> **Что нужно сделать**
Перепишите записи начиная со строки, где есть «What is the physical», и до конца записей, подставив «great egret» вместо «snowy egret». Всё остальное оставьте как есть.

> **Приведённые записи**
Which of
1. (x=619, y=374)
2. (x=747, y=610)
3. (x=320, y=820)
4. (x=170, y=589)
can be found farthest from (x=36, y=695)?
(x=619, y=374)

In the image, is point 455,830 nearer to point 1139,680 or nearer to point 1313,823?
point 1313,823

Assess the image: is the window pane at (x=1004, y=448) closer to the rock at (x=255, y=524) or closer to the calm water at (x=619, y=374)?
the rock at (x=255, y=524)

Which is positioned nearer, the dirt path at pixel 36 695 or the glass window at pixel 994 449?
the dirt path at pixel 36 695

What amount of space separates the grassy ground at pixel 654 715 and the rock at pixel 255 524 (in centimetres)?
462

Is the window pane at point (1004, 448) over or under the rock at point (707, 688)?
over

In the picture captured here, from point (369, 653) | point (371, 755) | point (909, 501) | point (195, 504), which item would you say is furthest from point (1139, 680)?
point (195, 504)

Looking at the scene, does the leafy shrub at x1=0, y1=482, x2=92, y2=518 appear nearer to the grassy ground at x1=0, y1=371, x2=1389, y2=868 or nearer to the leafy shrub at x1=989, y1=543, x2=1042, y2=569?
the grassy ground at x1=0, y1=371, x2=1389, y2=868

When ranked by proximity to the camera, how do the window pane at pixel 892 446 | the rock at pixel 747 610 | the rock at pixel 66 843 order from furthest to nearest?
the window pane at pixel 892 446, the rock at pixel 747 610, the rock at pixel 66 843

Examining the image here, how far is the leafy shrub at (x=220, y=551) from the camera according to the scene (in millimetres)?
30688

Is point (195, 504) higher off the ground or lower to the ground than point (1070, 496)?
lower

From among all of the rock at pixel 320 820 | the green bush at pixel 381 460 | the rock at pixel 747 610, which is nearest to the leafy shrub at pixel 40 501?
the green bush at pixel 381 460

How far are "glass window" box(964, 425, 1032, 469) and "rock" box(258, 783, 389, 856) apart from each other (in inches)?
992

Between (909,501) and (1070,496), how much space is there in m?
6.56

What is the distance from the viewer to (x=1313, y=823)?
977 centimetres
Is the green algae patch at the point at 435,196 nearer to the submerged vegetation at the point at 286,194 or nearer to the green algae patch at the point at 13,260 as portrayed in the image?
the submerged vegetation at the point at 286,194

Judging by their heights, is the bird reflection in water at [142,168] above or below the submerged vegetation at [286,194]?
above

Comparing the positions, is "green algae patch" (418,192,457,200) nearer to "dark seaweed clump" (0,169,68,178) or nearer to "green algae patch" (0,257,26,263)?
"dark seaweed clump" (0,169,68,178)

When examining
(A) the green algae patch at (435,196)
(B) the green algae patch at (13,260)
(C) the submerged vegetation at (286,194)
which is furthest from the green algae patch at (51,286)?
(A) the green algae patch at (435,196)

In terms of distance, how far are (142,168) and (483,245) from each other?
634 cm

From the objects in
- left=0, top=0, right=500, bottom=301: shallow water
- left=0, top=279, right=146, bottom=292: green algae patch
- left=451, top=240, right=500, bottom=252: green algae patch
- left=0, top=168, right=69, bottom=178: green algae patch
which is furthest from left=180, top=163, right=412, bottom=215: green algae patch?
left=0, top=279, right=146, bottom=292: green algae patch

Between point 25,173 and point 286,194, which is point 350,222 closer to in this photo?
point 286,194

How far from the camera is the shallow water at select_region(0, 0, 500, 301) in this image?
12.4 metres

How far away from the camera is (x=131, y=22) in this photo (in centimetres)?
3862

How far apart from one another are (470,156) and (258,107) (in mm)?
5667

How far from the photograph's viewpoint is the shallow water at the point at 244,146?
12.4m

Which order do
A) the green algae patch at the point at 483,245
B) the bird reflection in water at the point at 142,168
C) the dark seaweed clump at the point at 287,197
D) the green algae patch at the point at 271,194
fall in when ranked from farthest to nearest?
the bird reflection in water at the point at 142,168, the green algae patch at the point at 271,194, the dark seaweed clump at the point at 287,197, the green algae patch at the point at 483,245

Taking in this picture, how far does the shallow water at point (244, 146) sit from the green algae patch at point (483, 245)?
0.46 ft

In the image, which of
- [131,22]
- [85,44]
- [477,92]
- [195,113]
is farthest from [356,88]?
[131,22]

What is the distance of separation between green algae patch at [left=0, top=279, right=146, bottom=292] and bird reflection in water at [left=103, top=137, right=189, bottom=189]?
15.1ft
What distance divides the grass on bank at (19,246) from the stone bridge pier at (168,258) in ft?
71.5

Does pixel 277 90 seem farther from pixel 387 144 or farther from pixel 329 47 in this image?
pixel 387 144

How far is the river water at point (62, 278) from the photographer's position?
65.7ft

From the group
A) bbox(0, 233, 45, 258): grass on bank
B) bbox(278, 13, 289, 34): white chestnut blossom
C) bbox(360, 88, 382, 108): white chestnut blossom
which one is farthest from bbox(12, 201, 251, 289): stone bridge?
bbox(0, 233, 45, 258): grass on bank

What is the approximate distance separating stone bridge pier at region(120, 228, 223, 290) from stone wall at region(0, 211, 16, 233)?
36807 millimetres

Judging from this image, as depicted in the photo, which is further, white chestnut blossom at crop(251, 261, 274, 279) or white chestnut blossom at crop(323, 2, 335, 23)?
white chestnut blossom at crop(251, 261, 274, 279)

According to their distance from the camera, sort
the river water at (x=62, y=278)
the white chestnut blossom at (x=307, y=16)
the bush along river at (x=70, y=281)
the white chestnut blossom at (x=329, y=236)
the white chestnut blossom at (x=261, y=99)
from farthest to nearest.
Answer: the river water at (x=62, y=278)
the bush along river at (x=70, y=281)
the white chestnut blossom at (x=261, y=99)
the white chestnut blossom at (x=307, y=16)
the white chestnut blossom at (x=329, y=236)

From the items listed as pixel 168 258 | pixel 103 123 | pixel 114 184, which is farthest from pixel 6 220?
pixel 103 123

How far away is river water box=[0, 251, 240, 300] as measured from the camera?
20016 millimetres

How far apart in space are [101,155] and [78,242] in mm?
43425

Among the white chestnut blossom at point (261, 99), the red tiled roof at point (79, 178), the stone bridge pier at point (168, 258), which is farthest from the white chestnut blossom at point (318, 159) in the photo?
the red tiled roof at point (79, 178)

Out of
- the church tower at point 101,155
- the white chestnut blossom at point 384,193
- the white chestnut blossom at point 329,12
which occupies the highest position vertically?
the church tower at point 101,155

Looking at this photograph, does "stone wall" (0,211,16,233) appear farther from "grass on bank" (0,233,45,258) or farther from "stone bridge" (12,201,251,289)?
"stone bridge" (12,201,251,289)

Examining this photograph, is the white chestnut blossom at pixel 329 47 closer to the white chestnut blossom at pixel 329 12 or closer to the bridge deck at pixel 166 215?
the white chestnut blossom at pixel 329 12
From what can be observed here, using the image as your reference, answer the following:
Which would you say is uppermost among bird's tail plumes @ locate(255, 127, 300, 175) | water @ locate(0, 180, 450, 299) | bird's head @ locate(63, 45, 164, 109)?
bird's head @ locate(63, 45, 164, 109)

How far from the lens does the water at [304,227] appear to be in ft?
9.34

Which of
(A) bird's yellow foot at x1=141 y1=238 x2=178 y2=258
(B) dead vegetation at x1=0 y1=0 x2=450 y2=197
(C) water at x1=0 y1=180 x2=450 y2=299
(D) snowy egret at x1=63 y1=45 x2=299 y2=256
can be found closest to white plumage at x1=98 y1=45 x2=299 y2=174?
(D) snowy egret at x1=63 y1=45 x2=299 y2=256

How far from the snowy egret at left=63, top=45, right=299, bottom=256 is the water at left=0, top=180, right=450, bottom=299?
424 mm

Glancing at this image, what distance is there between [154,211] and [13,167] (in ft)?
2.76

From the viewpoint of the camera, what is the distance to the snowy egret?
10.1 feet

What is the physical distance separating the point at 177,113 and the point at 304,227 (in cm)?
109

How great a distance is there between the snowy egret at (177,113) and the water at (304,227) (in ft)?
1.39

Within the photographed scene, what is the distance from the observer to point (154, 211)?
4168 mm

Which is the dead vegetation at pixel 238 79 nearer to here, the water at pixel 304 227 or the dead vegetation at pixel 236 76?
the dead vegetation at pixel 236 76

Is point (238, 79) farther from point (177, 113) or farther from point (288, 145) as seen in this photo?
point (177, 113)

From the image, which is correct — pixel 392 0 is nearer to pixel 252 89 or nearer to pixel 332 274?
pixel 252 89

> **Ожидаемый ответ**
What is the physical distance separating the point at 177,113 and the point at 304,227 (in cm)?
109

How great a distance is there between the great egret at (177,113) and the water at (304,227) (in ft)?
1.39

Within the photographed scene, what is the distance from the observer to point (154, 211)?
4168 mm

Which is the dead vegetation at pixel 238 79 nearer to here, the water at pixel 304 227 or the dead vegetation at pixel 236 76?
the dead vegetation at pixel 236 76

Is point (238, 79) farther from point (177, 113) or farther from point (288, 145) as seen in this photo?
point (177, 113)

From the image, which is correct — pixel 392 0 is nearer to pixel 252 89 or nearer to pixel 332 274?
pixel 252 89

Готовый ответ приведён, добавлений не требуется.